Roger Duane Mason, 60, has been sentenced to 37 months in federal prison after pleading guilty to commit bank fraud. Mason, the former president and CEO of the defunct American Bantrust Mortgage Services Corp. in Phoenix was also ordered to pay $3.4 million in restitution for his role in what federal prosecutors described as a massive check-kiting scheme.

Mason, who lives in Iowa, was sentenced in a federal court in Phoenix. In addition to a prison term, he will also be required to serve three years on supervised probation after being released.

Also charged in the scheme was Sheila Johnson, 50, the former treasurer of American Bantrust Mortgage. She has pleaded guilty but has not been sentenced.

In a statement the U.S. Attorney’s office in Arizona said the charges against Mason and Johnson “were a result of an investigation following the collapse of American Bantrust … a mortgage processing and servicing company.”

The company went into receivership and was eventually taken over by Arizona state regulators.

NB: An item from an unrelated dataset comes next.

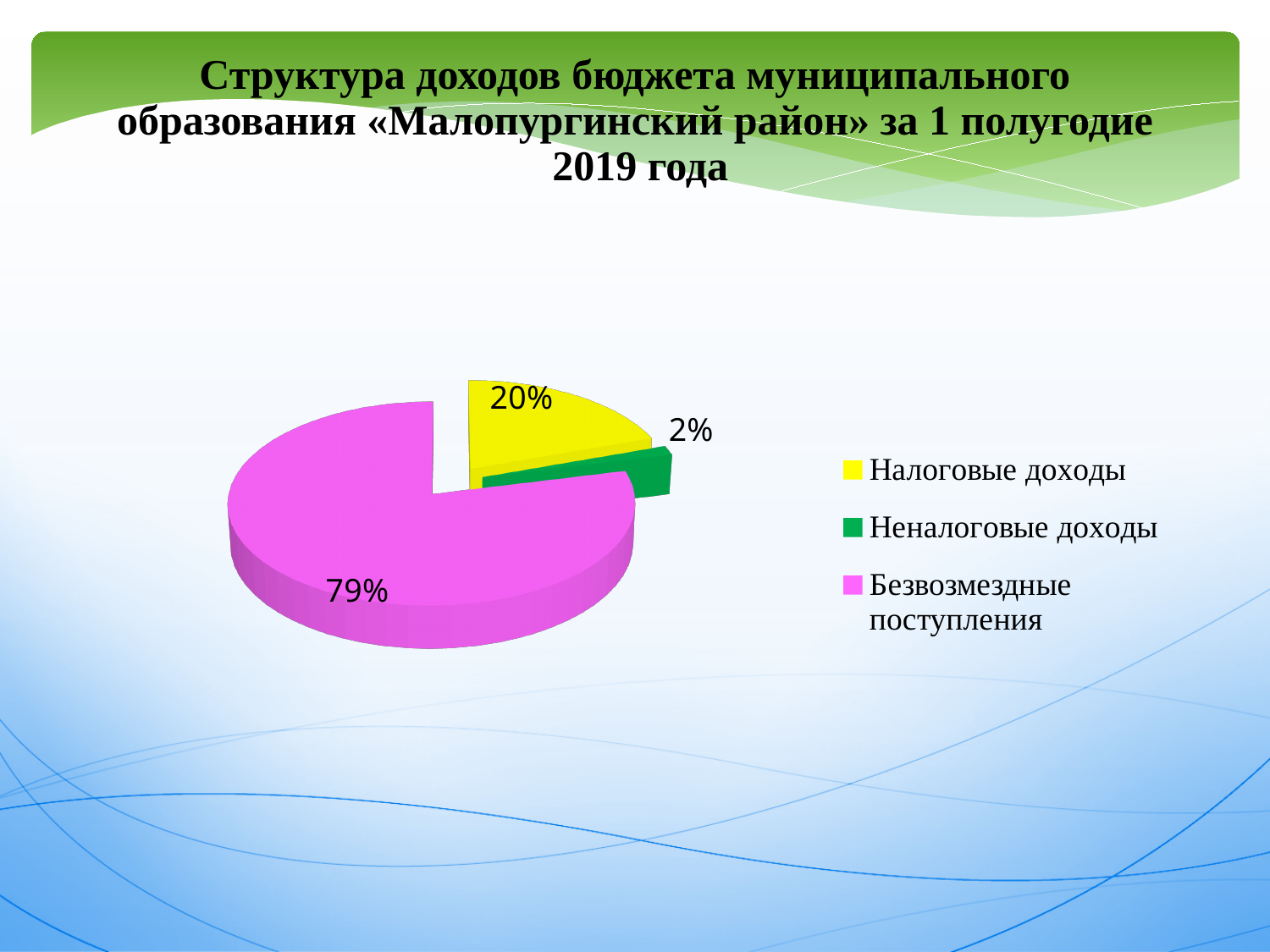
What is the difference in percentage points between Безвозмездные поступления and Налоговые доходы? 59 What kind of chart is shown on the slide? Pie chart What share of the pie does Неналоговые доходы represent? 2% Which category has the largest slice of the pie? Безвозмездные поступления Which category has the smallest slice of the pie? Неналоговые доходы What is the difference in percentage points between Налоговые доходы and Неналоговые доходы? 18 What colour is the slice for Безвозмездные поступления? Pink How many categories are shown in the pie chart? 3 What share of the pie does Безвозмездные поступления represent? 79% Which is larger, the share for Налоговые доходы or the share for Неналоговые доходы? Налоговые доходы What share of the pie does Налоговые доходы represent? 20% What colour is the slice for Налоговые доходы? Yellow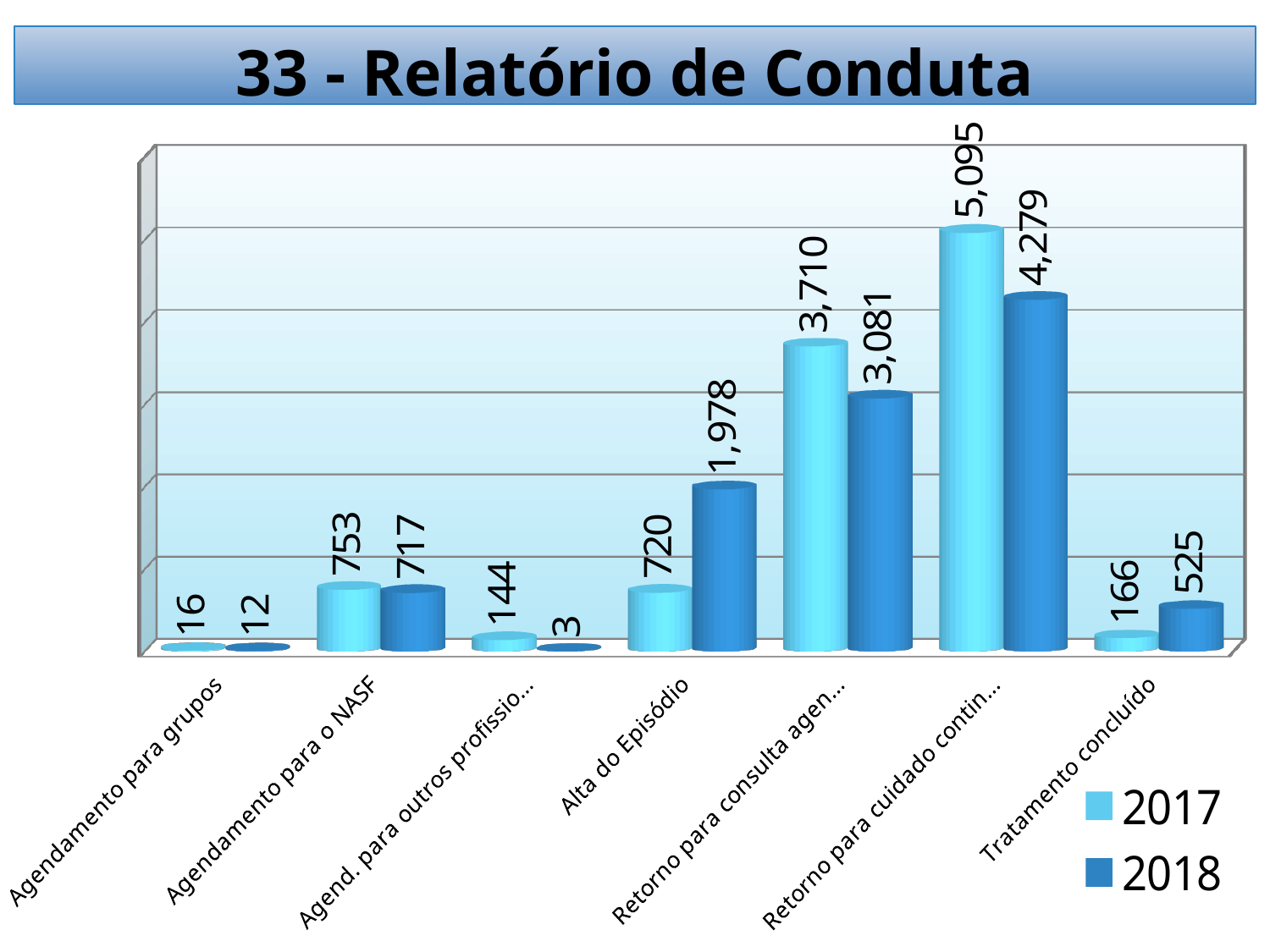
What is the difference between the 2017 and 2018 values for Agendamento para o NASF? 36 Which category has the lowest 2018 value? Agend. para outros profissio... How many categories are shown on the x axis? 7 Which category has the highest 2017 value? Retorno para cuidado contin... What is the 2018 value for Tratamento concluído? 525 What is the 2017 value for Agendamento para grupos? 16 How many series does the legend list? 2 For Tratamento concluído, which year has the larger value, 2017 or 2018? 2018 What is the 2017 value for Agendamento para o NASF? 753 What kind of chart is shown on the slide? Bar chart What is the 2018 value for Alta do Episódio? 1,978 What is the difference between the 2017 and 2018 values for Alta do Episódio? 1,258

“The collapse occurred when two financial institutions discovered a negative balance of $3,439,409.63 in the accounts of American Bantrust Mortgage … as a result of the check-kiting scheme,” prosecutors said.

The loss cost First National Bank of Arizona, which held the balances, more than $3.4 million.

Prosecutors said that Mason and Johnson worked in tandem to inflate the balances in 11 of the company’s bank accounts. With Mason’s knowledge Johnson wrote checks on accounts with insufficient funds; some of the checks were to cover earlier overdrafts.

That was done “in such a manner to conceal the fact the company had a negative balance,” prosecutors said.

During the same time Mason helped himself to $1.3 million in salary advances even though his company had negative bank balances as high as $1.7 million.